### PROVIDED PASSAGE
- Conference: Independent
- Record: 10–0
- Head coach: Fielding H. Yost (1st season);
- Captain: Hubert Avery
- Home stadium: McCook Field

= 1899 Kansas Jayhawks football team =

American college football season

The 1899 Kansas Jayhawks football team represented the University of Kansas in the 1899 college football season. In their first and only season under head coach Fielding H. Yost, the Jayhawks compiled an undefeated 10–0 record, shut out six of their ten opponents, scored 280 points (28.0 points per games) and allowed only 37 points (3.7 points per game). The season included victories over Haskell (12–0 and 18–0), Drake (29–5), Nebraska (36–20), and Missouri (34–6).

Bennie Owen, who later coached at Oklahoma for 22 years, was the team's quarterback, and Hubert Avery was the team captain. Owen and coach Yost were both subsequently inducted into the College Football Hall of Fame.

==Schedule==

| Date | Time | Opponent | Site | Result | Attendance | Source |
|---|---|---|---|---|---|---|
| September 30 |  | Haskell | McCook Field; Lawrence, KS; | W 12–0 | 500 |  |
| October 7 |  | Washburn | McCook Field; Lawrence, KS; | W 35–0 | 400 |  |
| October 14 |  | Ottawa (KS) | McCook Field; Lawrence, KS; | W 29–6 |  |  |
| October 21 |  | Drake | McCook Field; Lawrence, KS; | W 29–5 | 800 |  |
| October 28 |  | Haskell | Lawrence, KS | W 18–0 |  |  |
| November 4 |  | at Ottawa (KS) | Ottawa, KS | W 29–0 |  |  |
| November 11 | 2:30 p.m. | at Kansas State Normal | Mit-way Park; Emporia, KS; | W 35–0 |  |  |
| November 18 |  | at Nebraska | Lincoln, NE (rivalry) | W 36–20 |  |  |
| November 25 |  | Washburn | McCook Field; Lawrence, KS; | W 23–0 |  |  |
| November 30 |  | vs. Missouri | Exposition Park; Kansas City, MO (Border War); | W 34–6 | 8,000 |  |

==Season summary==

===Preseason===
On February 17, 1899, Hubert C. Avery, captain of the 1899 Kansas football team, was married to Nellie Criss.

In June 1899, the University of Kansas Athletic Association offered Nebraska football coach Fielding H. Yost $350 and an additional $150 conditionally to coach the school's football team. He accepted the offer on June 7, 1899. After spending the summer in Colorado, Yost arrived in Lawrence, Kansas, on September 4, 1899, and football practice began the following day.
######
### SOURCE INFORMATION
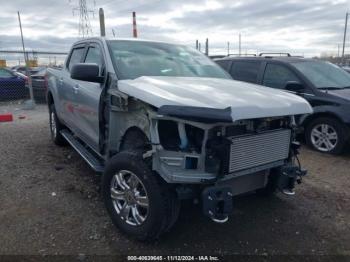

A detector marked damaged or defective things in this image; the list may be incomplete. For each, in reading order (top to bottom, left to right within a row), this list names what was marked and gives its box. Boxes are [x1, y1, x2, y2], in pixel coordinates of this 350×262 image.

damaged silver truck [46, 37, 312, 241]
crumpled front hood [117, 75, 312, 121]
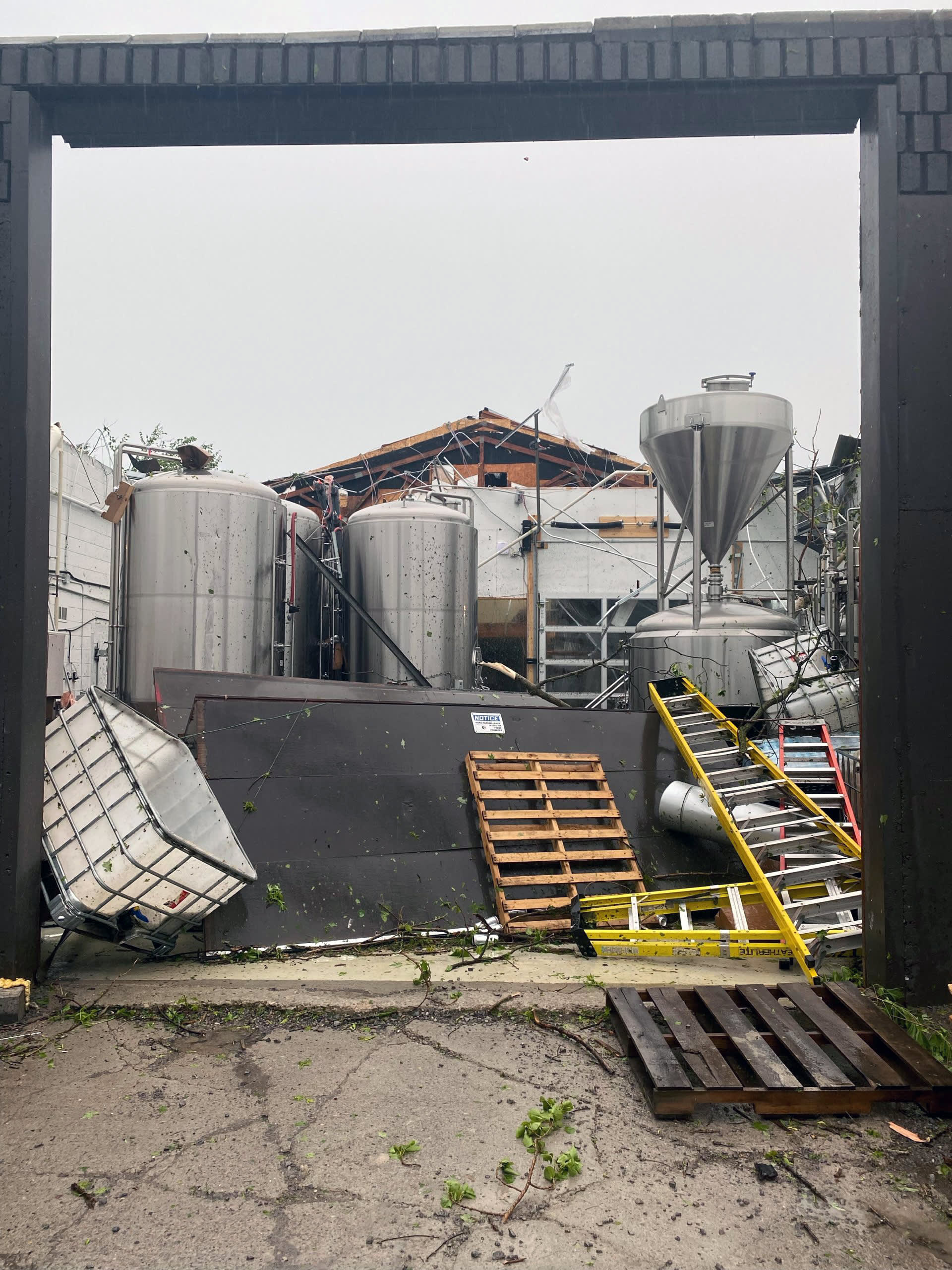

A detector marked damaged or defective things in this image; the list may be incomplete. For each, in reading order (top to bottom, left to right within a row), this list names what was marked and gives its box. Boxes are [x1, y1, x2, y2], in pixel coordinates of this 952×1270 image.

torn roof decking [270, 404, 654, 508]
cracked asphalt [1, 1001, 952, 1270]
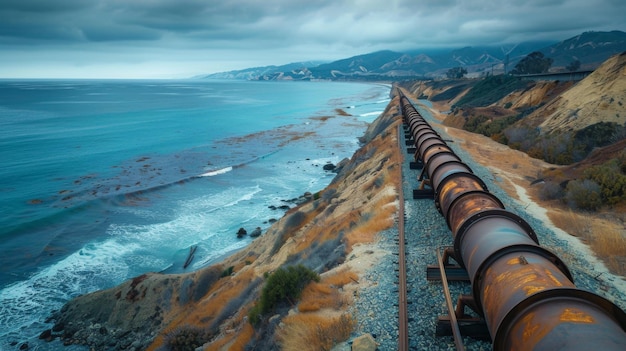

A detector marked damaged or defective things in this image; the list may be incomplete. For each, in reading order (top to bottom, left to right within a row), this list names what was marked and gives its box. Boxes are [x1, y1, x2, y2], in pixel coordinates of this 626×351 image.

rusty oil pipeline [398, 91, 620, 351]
######
EXERCISE AIM ▸
According to the article on the 1899 Kansas Jayhawks football team, on what date did Fielding H. Yost arrive in Lawrence, Kansas?

FINISHED EXERCISE ▸
September 4, 1899